There's no difference, in the end, in terms of risk of loss, between currency hedging or not. It's an illusion (in fact I bet hedging has a higher risk due to the costs associated of doing so).
Hi Ramin, I felt like covered call funds would help mitigate risk for medium term, which is my horizon. I am still kind of on the fence about it (as you may know from my previous comments) but it still seems like a safer bet than pure equity funds or leveraged CEF's (which i like for their income production but not for expenses or leverage). Currently I have a lot of JEPI, QYLD, RYLD and HNDL. My portfolio is only down 1.7% for the year so I guess it has been a good strategy at least for this year.

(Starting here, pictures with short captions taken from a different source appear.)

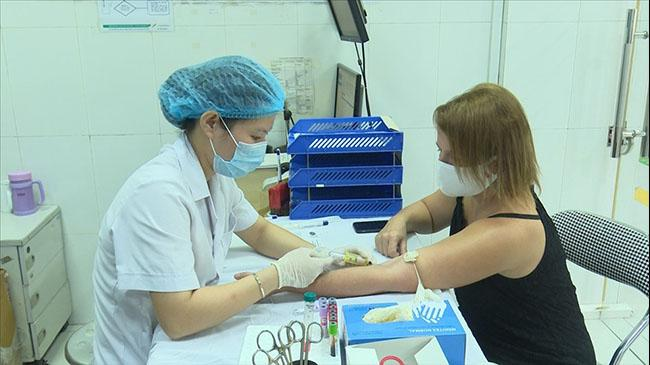 Người mắc Covid-19 đã khỏi bệnh đi hiến huyết tương cứu bệnh nhân mới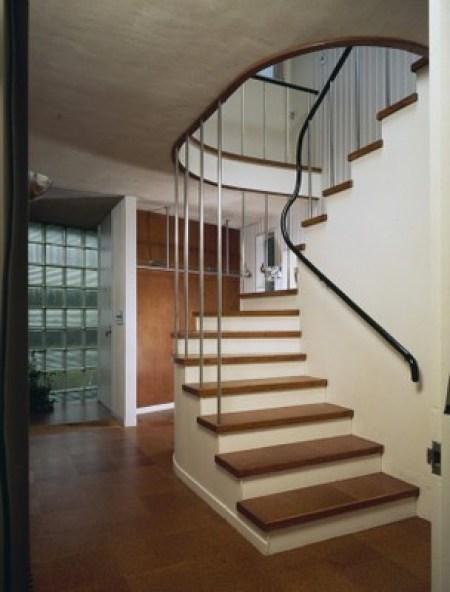 Gropius House à Lincoln - Hall d'entrée et escalier d'accès à l'étage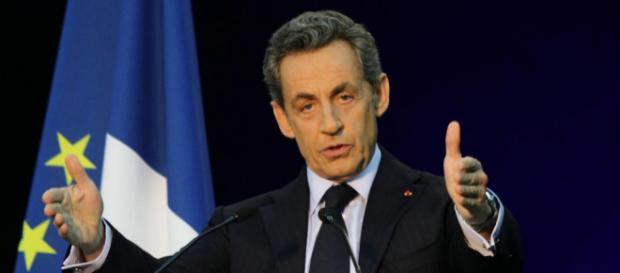 Les politiques restent prudents sur le cas Sarkozy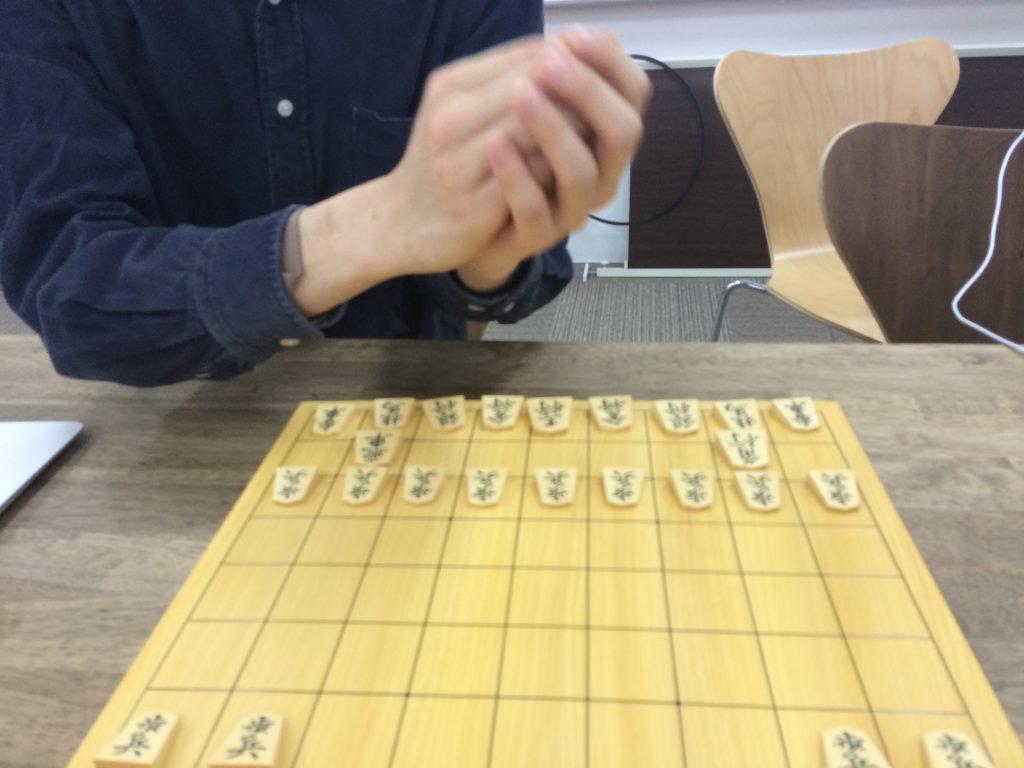 将棋では、振り駒を使って先手後手を決めます。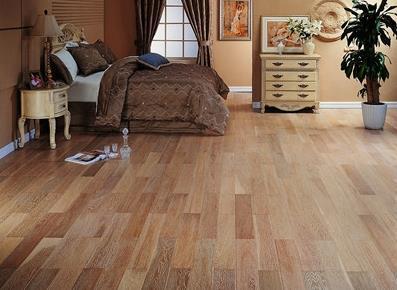 强化木地板清洗方法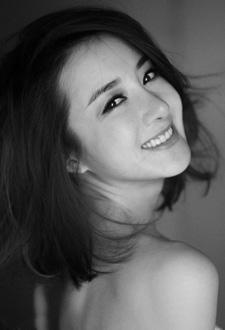 李依晓黑白写真清新淡雅又性感撩人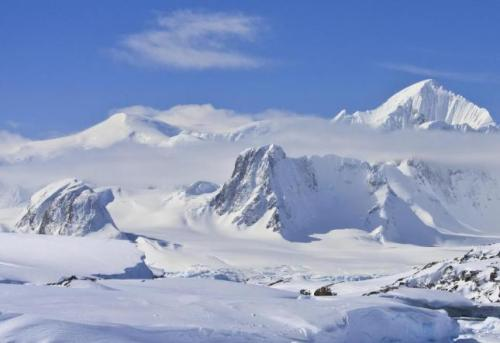 La tierra de los hielos perpetuos. Fuente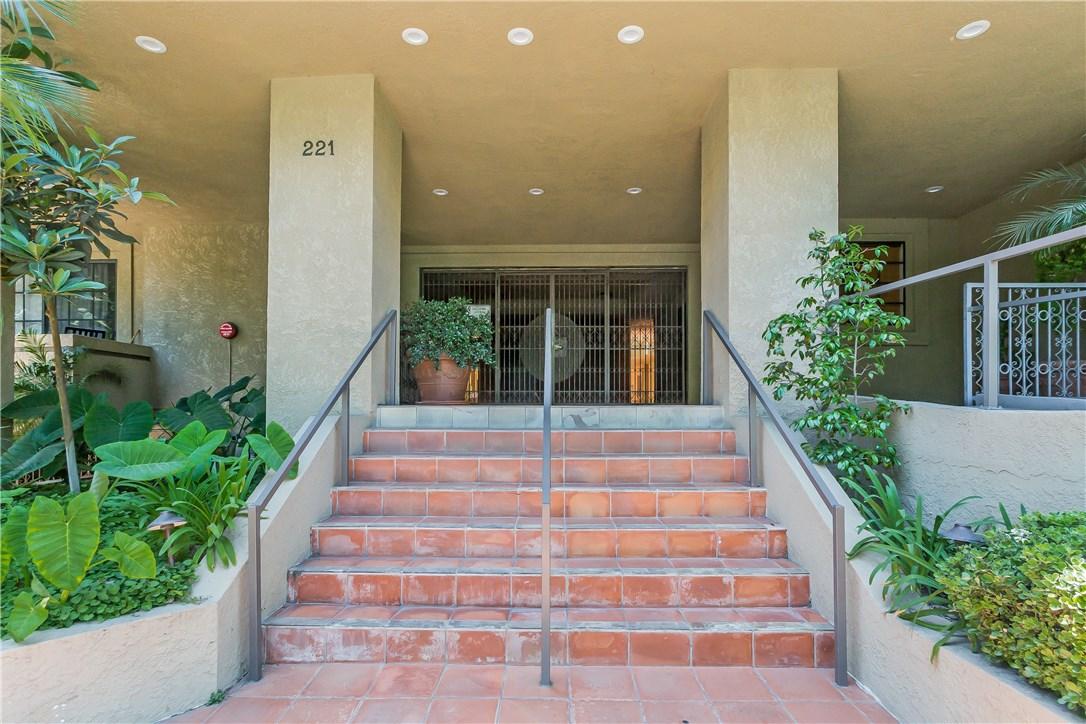 221 S Oak Knoll Av, Pasadena, CA 91101 Photo 3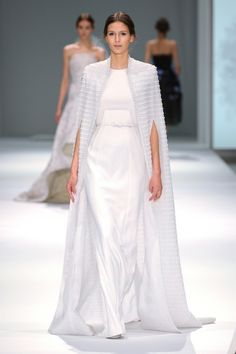 If you're familiar with British fashion designer Ralph and Russo, you know their work is as couture as it gets. Their intricately tailored gowns are the epitome of modern femininity White Fashion, Look Fashion, Fashion Show, Fashion Spring, Men Fashion, Fashion Tips, Beautiful Gowns, Beautiful Outfits, Couture Fashion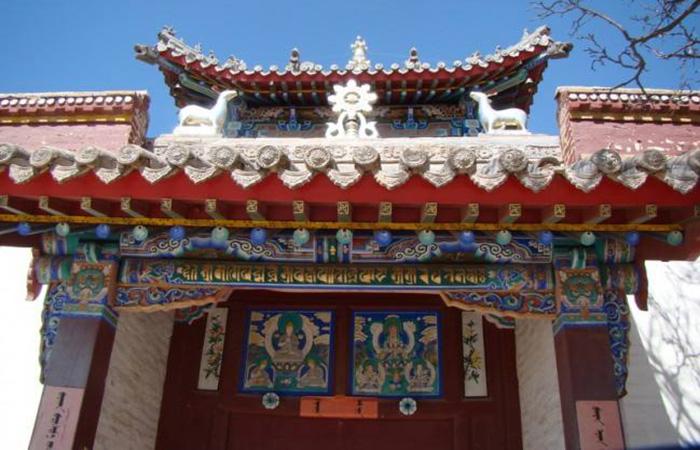 藏传佛教寺庙:【准格尔召】十年修缮后再现恢弘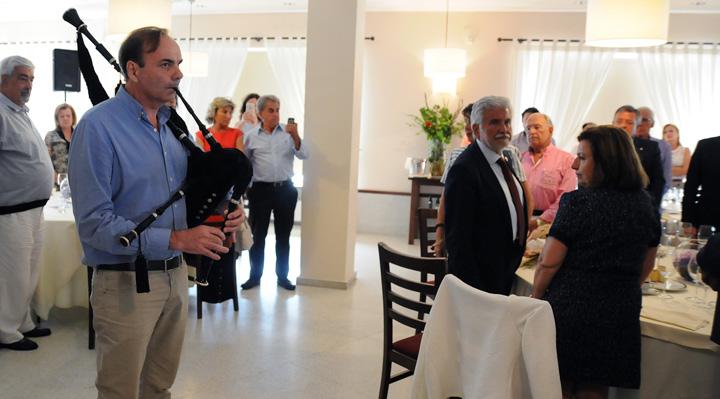 El dr. Gegúndez ya deleitó con la gaita a los asistentes a la Comida de Verano de 2016 en A Proba de Trives.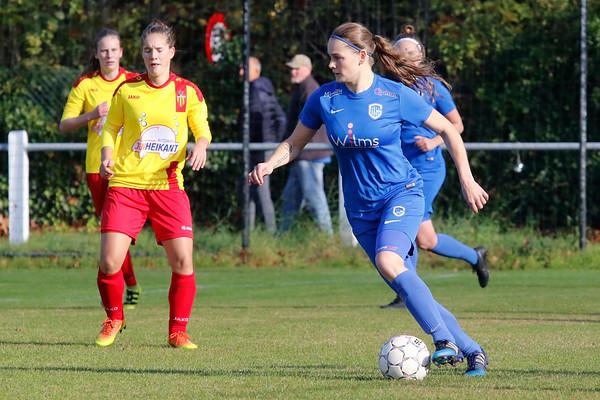 27-10-2018 - Massenhoven - SK Massenhoven - KRC Genk Ladies ll - Sylke Calleeuw of KRC Genk Ladies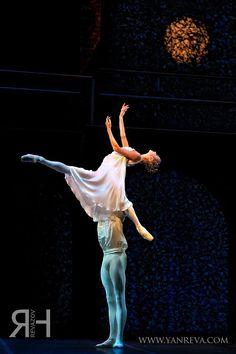 "Polina Semionova Полина Семионова as ""Juliet"" and Friedemann Vogel as ""Romeo"", ""Romeo and Juliet Romeo und Julia"" choreography by John Cranko, Staatsballett Berlin Berlin State Ballet"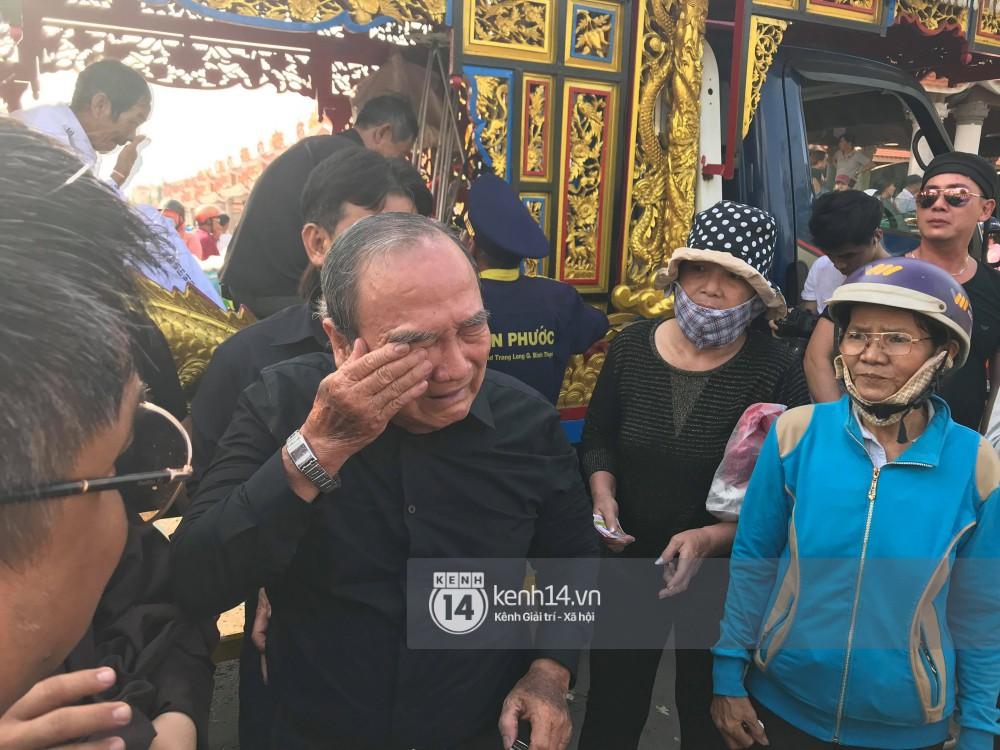 Bố mẹ Anh Vũ không đứng vững, rơi nước mắt vì đau xót trong lễ an táng con trai-2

Can you share your code on GitHub? Would like to see how you generated this data. The other dimension would be to plot those distributions for different horizons.
Great video as usual
Could you do one about REITs? They look really cheap atm
Again a very helpfull presentation on the mechanisms which influence investment results. Congratulations on the briljant didactic effort!
This is really helpful, thank you!
Good video, can you look to add chapters please
I loooove your graphs ramen, best noodle man about
Really good video. I have the 40% markets / 60% bonds fund which I use for 15% of my portfolio.
I am a long term holder, 5 more years minimum, so don't want too much leaning towards bonds but value having some sort of hedge there.
Do these analysis take inflation into consideration?
In Denmark, we have pension products with built-in benefit guarantee options, e.g. you can decide to turn on the guarantee (secure the benefit) 10 years before retirement (at the price of a risk premium). Moreover, if your goal solely is your own economy buying a life annuity (with no guarantee) is an option since you earn the negative death risk premium (which increases with age). This extra return can be quite substantial (and even tax-free), especially in a low-interest environment.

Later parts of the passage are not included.